The manager added that conditions in the market remain healthy, despite the recent sell-off, after strong Q3 earnings, albeit with a more negative outlook.


 

He warned, however, that a period of growing unemployment could see the economy slip into recession, although employment levels currently remain elevated.

“It doesn’t mean we can’t have a weak stock market, we’ve certainly had one in the last month or so, but I think there are different reasons for that,” he said.

“Clearly there are concerns that we are at the end of the cycle in the US, but I would say that we’re not quite as close to the end of the cycle as the market would have you believe.”

One of the reasons behind the recent downturn in markets has been the escalating trade dispute between Trump and Chinese counterpart Xi Jinping, which has seen trade tariffs imposed by both sides.

Top 10 US trading partners YTD (to September 2018)

 

Source: US Census Bureau

Boyd-Bowman said that if were asked two months ago whether trade wars were having an impact on the economy, he would probably have said no. However, the manager noted the ongoing dispute has started to spook investors and businesses alike.

“One of the biggest benefits of Trump coming in when he did was that he reignited animal spirts so that built-up capex [capital expenditure reserves] that hadn’t [been deployed] was quickly unlocked,” he said, adding Trump’s tax cuts helped give executives the confidence to invest in their businesses.

“The problem with trade wars is that they’ve gone back to sitting on the sidelines again,” the manager continued.

Yet Boyd-Bowman said that there was the potential for good news on trade to arise as Jinping and Trump meet at the G20 summit at end of November.

He added there are a number of reasons to be confident about the US market, not least the sell-off which has made some stocks look “considerably more attractive than they were one month ago”.


 

As an income investor, the manager said the US market continues to offer attractive yield opportunities despite the market’s reputation for lower payouts than the UK, with recent earnings results showing companies are able to pay a sustainable divided with the potential for growth.

“People have too much UK income exposure where the dividend growth outlook is not as good,” he said.

The manager noted that while the top dividend-paying companies in the UK are concentrated in sectors such as tobacco and natural resources, in the US they are spread across a broader range and include a number of ‘dividend aristocrats’, which have long-term payout track records.

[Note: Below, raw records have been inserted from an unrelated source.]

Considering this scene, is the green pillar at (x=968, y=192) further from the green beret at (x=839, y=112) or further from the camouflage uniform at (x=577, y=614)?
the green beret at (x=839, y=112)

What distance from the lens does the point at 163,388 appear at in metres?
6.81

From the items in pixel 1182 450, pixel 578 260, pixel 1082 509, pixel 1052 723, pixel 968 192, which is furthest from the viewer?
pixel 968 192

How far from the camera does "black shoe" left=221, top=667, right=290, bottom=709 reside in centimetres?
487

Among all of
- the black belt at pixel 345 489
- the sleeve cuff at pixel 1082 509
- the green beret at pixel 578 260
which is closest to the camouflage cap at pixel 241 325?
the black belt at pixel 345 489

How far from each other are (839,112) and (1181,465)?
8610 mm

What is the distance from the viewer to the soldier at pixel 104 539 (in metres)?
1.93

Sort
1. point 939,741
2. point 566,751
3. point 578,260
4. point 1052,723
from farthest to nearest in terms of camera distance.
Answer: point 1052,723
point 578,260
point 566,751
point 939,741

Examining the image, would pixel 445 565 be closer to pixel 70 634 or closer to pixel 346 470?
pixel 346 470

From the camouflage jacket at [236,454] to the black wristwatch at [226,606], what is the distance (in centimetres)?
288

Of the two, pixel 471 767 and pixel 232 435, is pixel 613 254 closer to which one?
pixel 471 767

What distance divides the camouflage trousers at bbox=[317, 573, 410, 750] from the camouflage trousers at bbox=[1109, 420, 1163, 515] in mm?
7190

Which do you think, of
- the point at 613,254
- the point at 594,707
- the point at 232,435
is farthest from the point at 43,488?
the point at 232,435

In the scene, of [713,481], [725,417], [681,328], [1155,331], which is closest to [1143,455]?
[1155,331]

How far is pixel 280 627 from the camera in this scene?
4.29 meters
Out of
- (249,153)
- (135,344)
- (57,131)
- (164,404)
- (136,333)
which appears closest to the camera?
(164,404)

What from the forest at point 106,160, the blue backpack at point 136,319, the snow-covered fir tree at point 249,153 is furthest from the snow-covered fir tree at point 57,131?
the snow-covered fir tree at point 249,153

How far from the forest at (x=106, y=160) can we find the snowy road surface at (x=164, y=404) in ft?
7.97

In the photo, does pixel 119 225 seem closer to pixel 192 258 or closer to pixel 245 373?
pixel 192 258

“Arguably there is a more ingrained dividend culture in the US than there is here in the UK,” he added. “It’s not all about a high dividend today, it’s about what it’s going to grow into in the future.

 

Boyd-Bowman said the lack of a dedicated US equity income sector from the Investment Association puts Neptune US Income at a disadvantage when being compared with other IA North America funds, which are often more focused on capital growth.

Yet since joining the fund in June 2016, the £33.8m Neptune US Income fund has delivered a total return of 26.63 per cent, slightly ahead of the 26.36 per cent gain for the average IA North America peer, but behind the 27.38 per cent return for the S&P 500 benchmark.

Performance of fund vs sector & benchmark under manager

 

Source: FE Analytics

The fund has a yield of 2.09 per cent and an ongoing charges figure (OCF) of 0.99 per cent.

Boyd-Bowman is also manager of the £229.9m Neptune US Opportunities fund, which he took over at the end of August.